Vice President of Equity and Diversity Priscilla Nuñez described the event as “culturally based.” She said SG plans to offer dance workshops, a Henna tattoo station and “a map where students are able to put a sticker on where they’re from.” “A Touch of Home” will be held in Alumni Grove on Monday, Sept. 28, during Meal Equivalency hours. It was fully funded by the board.
Next, the Muslim Student Association presented for $7,315.86 for its annual Eid Dinner. This event is MSA’s biggest event of the semester. The holiday celebrates “the sacrifice that Abraham made for the sake of God, a major event in all three Abrahamic religions,” according to MSA’s proposal. This dinner will be the group’s 10th Annual Eid Dinner, which has in the past helped to “bring campus together” and “shed light onto what Muslims are like and what our traditions are,” MSA President Heba Jafri said.
The event will feature a performance by well-known Muslim comedian Azhar Usman. Attendees will receive a wristband after he performs, which will be used as a ticketing system to eat dinner afterwards. The event, which was fully funded, will run from 8 p.m. to 11 p.m. on Wednesday, Sept. 30, in the Decker Hall Social Space.
Chi Upsilon Sigma, the College’s Latin sorority, then presented for four different events. The first request was $180 for a tabling event in the Student Center called “De-Talks,” a program that plans to “educate the campus community on healthy ways to detox,” according to the sorority’s proposal.
The table will be facilitated by a nursing student, who will provide samples and recipes that aim to detox in different ways. The request was fully funded, and the program will run during Meal Equivalency hours, 11 a.m. to 1:30 p.m. on Friday, Sept. 25.
Chi Upsilon Sigma then requested $93 for a program called “I Am Not My Hair.” The organization aims to discuss the culture of hair, providing “natural remedies to use for their hair,” said the group. It is designed for “women of color who, due to the type of hair they have, usually suffer from insecurity issues,” according to the proposal packet. The organization plans to use natural ingredients like avocados, aloe vera and eggs to create hair products for attendees to take home. SFB fully funded the event, which will take place on Monday, Sept. 21, at 8:30 p.m. in Social Sciences room 225.
The sorority then presented for “What Not to Wear: Career Edition,” an event it is co-sponsoring with the Career Center. The event aims to “educate the campus community on what to wear for a professional setting, including interviews or in a career field,” according to the sorority. The sisters of the sorority will be modeling different outfits and the Career Center will critique how each is appropriate or inappropriate for the professional world. There will also be a raffle for two $55 gift cards, which SFB stipulated must be from a clothing store, for winners to spend on professional clothes. The program was fully funded and will be held in Education Building room 115, on Thursday, Sept. 24.

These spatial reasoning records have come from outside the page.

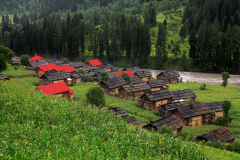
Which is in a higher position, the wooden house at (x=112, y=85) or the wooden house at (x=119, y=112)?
the wooden house at (x=112, y=85)

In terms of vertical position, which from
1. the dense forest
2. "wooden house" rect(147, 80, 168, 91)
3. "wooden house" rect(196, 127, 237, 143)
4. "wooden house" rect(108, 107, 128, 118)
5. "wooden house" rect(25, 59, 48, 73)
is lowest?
"wooden house" rect(196, 127, 237, 143)

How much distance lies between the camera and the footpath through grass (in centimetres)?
1473

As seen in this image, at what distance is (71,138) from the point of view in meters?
17.0

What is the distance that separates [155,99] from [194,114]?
28.4 ft

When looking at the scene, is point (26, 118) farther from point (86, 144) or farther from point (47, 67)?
point (47, 67)

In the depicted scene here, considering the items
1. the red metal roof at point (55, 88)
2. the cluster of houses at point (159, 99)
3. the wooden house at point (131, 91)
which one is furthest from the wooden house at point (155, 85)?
the red metal roof at point (55, 88)

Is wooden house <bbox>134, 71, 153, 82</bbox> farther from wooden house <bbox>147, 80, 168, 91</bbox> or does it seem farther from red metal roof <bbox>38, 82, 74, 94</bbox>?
red metal roof <bbox>38, 82, 74, 94</bbox>

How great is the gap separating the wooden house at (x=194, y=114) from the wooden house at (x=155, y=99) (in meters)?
6.42

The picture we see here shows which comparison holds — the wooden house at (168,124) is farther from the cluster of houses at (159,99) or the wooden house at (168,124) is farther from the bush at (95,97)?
the bush at (95,97)

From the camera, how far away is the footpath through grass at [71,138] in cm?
1473

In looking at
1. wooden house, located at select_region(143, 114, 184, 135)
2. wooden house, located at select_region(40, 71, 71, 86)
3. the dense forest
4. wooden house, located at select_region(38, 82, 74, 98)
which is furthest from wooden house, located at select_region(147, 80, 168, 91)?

Chi Upsilon Sigma’s last proposal was for “Diamonds of Sierra Leone,” an event that will educate the community, covering “the history surrounding diamonds of Sierra Leone, the Civil War of 1991, the new Kimberly Process, life within Sierra Leone during the late 1900s, as well as the horrors its people faced until recently,” according to the information packet.
The request, which was $50 for plastic diamond rings to distribute to the audience, was fully funded by SFB. The program will start at 8:30 p.m. on Tuesday, Sept. 22, in Social Sciences Building room 223.